### Short problem
Decide whether each statement agrees with the article below on GE turbines for Bangladesh, answering yes or no and quoting the deciding words of the article: 1. The U.S. needed a full century to reach about one thousand gigawatts of capacity. 2. Bangladesh's economy is growing at 10 percent a year. 3. GE will provide Bangladesh with three new gas turbines.

### Text excerpt
════════════════
Power Play: Advanced Turbines from GE to Electrify Bangladesh’s Growth

October 11, 2012

If American power producers made all of their power plants run at full tilt, they would generate about one thousand gigawatts of electricity. It took the U.S. a full century to get to that number. That’s too slow for developing countries like Bangladesh. Experts estimate that the world will need to build up four times the U.S. power generating capacity over the next 15 years to satisfy new demand. In case of Bangladesh, the growth will be even faster. The country must nearly triple electricity output in less than a decade from the 7,500 megawatts it has today to power its economy, which is currently expanding at 6 percent a year and speeding up.

Seeking Power: GE, whose technology already helps generate a quarter of Bangladesh’s electricity, will help add another 9 percent by supplying the country with two new advanced gas turbines.
════════════════
### Records from a spatial question set
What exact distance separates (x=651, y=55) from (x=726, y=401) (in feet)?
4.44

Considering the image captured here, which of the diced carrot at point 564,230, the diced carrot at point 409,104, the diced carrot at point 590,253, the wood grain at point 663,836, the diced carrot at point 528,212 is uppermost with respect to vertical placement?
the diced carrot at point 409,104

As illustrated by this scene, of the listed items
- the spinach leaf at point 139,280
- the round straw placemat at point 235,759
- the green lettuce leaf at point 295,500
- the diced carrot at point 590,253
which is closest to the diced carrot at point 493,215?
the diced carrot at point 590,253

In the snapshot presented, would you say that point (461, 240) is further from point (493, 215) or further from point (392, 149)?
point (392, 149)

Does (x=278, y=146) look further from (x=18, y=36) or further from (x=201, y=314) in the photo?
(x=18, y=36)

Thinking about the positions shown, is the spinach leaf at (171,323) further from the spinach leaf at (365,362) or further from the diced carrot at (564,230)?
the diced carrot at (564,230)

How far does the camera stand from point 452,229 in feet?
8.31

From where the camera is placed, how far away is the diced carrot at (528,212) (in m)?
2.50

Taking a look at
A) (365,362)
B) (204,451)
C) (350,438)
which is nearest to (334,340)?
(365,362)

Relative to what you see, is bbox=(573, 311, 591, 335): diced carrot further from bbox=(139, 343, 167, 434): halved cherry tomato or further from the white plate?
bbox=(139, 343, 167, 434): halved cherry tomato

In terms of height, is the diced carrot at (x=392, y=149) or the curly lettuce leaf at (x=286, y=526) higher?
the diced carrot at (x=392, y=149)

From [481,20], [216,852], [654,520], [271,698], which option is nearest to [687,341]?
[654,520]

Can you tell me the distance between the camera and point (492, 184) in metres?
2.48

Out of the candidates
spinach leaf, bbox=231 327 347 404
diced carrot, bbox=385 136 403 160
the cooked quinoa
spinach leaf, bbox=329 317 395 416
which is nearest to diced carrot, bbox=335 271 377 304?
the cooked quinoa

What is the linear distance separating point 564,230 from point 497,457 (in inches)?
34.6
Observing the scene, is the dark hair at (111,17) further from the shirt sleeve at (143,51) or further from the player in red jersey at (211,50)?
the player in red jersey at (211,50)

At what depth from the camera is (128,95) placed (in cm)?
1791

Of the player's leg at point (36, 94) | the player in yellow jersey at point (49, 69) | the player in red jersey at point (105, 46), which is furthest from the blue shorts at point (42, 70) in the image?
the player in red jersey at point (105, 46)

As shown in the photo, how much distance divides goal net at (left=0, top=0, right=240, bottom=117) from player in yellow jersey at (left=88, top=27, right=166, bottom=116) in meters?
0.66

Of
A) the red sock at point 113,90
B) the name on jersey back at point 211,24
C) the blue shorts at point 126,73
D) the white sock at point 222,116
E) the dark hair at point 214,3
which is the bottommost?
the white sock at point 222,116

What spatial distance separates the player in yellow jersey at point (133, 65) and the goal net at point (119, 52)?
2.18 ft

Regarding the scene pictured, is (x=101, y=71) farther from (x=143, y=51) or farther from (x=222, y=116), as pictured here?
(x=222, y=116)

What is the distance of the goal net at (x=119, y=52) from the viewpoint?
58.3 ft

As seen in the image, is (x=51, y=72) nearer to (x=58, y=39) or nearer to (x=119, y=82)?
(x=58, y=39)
════════════════
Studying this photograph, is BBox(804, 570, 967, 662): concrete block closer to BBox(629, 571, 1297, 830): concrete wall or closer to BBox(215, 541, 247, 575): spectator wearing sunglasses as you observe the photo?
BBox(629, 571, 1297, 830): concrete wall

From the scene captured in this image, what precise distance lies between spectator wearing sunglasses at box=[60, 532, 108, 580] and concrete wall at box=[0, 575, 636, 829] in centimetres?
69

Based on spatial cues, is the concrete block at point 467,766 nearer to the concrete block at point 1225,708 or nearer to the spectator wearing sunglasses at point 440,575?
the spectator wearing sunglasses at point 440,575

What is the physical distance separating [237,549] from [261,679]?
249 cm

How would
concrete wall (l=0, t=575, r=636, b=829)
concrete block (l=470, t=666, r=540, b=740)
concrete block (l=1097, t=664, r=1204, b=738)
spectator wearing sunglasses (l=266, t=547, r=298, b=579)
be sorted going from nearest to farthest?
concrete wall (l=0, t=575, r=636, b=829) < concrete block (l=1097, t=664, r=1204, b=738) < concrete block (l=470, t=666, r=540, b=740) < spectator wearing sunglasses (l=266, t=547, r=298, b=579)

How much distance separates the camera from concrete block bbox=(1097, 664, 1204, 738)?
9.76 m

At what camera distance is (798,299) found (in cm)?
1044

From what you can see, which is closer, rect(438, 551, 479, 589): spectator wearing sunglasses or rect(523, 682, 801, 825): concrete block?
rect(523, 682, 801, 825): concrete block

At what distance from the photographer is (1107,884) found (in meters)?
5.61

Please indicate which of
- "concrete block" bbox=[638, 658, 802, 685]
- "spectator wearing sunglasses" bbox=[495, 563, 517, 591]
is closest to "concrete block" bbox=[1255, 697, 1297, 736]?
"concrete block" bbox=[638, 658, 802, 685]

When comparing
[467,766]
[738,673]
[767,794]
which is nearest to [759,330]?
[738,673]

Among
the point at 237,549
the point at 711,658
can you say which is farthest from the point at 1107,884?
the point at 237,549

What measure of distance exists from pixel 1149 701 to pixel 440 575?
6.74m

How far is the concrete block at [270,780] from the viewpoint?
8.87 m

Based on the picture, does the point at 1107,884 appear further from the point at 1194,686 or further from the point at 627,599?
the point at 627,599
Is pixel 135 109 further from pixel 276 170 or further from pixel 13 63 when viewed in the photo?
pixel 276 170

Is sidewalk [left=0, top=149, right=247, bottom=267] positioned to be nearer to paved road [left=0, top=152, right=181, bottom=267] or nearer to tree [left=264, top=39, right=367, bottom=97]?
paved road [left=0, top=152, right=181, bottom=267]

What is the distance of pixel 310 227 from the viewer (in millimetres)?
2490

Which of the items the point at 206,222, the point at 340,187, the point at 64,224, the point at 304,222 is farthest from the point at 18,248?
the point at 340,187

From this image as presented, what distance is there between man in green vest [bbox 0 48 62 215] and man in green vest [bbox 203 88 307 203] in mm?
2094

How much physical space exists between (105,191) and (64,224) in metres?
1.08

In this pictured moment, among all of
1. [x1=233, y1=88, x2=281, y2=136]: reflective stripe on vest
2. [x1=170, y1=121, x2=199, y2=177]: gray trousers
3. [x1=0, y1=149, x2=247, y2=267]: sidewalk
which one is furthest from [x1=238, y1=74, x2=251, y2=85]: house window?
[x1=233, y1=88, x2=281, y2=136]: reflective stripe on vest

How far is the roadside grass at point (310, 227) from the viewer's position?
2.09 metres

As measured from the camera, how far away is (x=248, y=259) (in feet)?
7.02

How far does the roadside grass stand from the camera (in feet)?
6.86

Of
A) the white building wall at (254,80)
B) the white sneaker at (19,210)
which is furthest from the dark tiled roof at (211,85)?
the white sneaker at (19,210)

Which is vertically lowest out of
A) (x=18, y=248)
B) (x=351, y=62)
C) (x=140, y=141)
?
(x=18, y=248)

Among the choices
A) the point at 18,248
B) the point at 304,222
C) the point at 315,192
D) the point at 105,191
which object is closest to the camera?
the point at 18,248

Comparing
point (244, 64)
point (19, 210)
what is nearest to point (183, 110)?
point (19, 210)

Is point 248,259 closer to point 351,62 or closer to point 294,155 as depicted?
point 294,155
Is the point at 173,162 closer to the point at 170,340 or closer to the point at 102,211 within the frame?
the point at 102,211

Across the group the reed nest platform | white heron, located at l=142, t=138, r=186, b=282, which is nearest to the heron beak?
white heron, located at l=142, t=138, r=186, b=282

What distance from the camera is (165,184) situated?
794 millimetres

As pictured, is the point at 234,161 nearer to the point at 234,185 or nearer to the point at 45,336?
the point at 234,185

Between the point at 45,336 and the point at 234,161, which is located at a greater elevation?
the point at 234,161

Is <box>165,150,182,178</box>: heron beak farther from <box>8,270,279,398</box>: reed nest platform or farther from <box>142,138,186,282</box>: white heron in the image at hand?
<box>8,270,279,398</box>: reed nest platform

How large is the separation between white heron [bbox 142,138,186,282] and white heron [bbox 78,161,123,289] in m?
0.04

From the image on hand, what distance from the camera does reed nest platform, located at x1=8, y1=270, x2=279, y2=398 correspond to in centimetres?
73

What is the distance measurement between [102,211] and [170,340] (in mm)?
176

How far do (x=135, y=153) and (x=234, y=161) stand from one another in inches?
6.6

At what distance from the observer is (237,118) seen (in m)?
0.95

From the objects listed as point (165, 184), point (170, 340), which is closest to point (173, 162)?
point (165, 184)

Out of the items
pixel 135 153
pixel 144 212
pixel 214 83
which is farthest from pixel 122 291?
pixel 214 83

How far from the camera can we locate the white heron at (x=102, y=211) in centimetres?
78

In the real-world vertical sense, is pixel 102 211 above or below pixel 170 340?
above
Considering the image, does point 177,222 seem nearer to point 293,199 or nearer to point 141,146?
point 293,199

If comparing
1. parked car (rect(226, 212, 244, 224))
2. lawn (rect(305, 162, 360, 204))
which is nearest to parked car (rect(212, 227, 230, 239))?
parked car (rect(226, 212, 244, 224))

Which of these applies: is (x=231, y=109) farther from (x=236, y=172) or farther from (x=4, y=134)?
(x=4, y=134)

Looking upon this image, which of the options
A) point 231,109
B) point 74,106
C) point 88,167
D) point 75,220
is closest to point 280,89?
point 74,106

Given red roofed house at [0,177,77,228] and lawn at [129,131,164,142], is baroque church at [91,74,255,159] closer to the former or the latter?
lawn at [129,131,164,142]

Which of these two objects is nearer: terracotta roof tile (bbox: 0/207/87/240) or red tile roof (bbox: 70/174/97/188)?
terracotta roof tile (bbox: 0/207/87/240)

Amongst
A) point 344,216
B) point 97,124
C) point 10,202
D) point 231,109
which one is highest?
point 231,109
════════════════
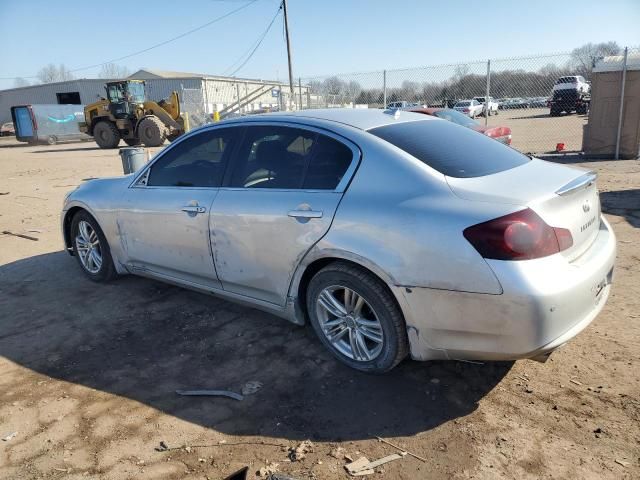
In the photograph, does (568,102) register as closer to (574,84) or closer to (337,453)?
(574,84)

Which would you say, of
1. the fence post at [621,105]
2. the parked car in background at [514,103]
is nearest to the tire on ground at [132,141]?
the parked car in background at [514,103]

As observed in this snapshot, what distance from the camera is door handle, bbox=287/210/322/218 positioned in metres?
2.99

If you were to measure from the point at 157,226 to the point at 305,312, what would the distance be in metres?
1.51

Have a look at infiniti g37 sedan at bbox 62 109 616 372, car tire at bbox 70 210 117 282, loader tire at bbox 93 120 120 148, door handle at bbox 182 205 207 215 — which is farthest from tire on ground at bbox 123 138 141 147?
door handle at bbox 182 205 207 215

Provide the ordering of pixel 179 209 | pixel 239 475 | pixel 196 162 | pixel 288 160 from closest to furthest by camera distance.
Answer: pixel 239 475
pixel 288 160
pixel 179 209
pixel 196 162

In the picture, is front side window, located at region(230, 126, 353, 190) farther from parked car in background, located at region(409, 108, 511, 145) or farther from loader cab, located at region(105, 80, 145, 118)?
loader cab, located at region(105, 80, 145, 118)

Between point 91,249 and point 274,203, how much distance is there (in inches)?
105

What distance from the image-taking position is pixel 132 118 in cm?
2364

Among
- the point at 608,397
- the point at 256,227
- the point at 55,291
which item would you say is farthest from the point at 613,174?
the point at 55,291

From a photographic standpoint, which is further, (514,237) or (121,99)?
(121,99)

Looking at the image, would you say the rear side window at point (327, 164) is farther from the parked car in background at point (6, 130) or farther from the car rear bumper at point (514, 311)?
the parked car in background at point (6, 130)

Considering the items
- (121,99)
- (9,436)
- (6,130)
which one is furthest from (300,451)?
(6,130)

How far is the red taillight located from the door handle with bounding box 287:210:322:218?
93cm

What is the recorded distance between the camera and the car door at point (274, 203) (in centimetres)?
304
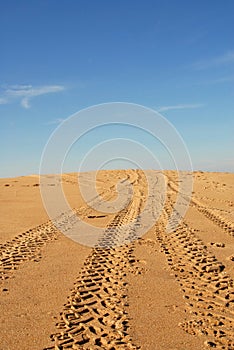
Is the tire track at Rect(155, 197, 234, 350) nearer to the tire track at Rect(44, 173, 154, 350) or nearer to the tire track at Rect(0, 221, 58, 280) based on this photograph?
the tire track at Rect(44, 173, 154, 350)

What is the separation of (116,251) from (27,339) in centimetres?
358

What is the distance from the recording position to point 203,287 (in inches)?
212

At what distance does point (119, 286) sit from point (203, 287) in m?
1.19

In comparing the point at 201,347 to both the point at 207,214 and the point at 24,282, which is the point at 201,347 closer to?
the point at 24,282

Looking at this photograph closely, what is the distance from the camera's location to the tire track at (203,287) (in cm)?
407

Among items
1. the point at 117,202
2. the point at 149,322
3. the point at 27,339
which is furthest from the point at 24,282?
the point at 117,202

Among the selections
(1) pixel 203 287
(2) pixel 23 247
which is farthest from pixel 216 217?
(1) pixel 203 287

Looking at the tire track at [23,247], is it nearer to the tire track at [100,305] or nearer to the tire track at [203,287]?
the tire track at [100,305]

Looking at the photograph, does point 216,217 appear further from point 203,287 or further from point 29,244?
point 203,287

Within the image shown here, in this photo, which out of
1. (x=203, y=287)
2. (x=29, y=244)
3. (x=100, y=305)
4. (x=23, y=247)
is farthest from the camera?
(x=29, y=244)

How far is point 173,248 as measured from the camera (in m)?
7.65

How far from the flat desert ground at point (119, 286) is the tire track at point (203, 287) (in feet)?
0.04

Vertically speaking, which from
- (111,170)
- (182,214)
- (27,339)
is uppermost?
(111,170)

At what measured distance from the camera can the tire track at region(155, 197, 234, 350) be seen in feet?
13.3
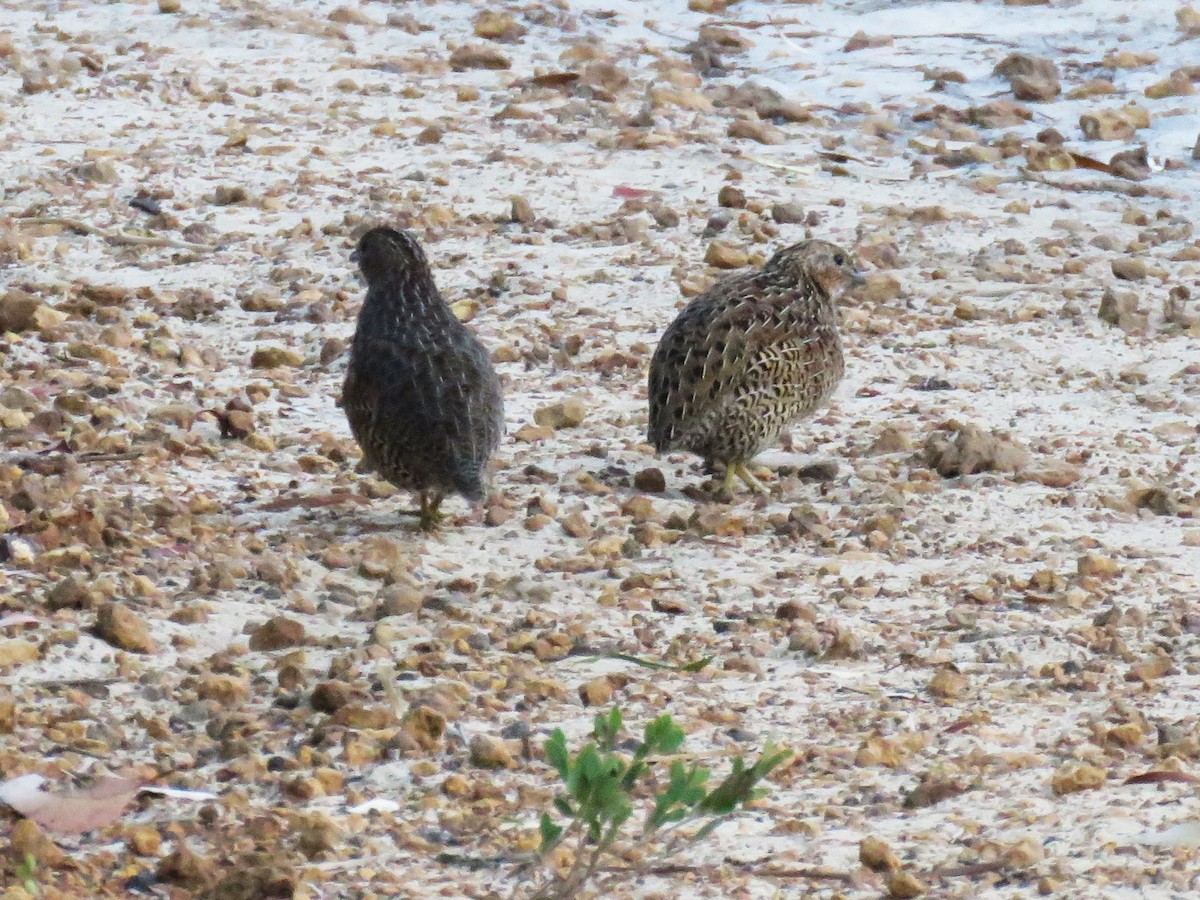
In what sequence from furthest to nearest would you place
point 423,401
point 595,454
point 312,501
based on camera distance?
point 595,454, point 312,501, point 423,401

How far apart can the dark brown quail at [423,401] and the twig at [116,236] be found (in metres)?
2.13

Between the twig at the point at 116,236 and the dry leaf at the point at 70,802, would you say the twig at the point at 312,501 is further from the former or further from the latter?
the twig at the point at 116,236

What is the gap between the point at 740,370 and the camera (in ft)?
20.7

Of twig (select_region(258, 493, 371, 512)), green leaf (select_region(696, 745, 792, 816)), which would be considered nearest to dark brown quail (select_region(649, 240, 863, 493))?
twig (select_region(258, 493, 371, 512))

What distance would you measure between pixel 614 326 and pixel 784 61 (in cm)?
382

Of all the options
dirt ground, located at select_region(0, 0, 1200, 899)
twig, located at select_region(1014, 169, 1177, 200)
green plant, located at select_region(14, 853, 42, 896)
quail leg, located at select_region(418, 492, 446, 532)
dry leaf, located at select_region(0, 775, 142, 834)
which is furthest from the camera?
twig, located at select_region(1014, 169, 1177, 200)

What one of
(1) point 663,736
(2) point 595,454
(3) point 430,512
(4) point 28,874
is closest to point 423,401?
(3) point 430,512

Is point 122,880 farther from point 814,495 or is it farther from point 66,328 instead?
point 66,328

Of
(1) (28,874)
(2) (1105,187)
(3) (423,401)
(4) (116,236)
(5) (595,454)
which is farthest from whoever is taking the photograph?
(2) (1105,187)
════════════════
### Result of this task
1. Yes: "It took the U.S. a full century to get to that number."
2. No: "which is currently expanding at 6 percent a year and speeding up."
3. No: "supplying the country with two new advanced gas turbines."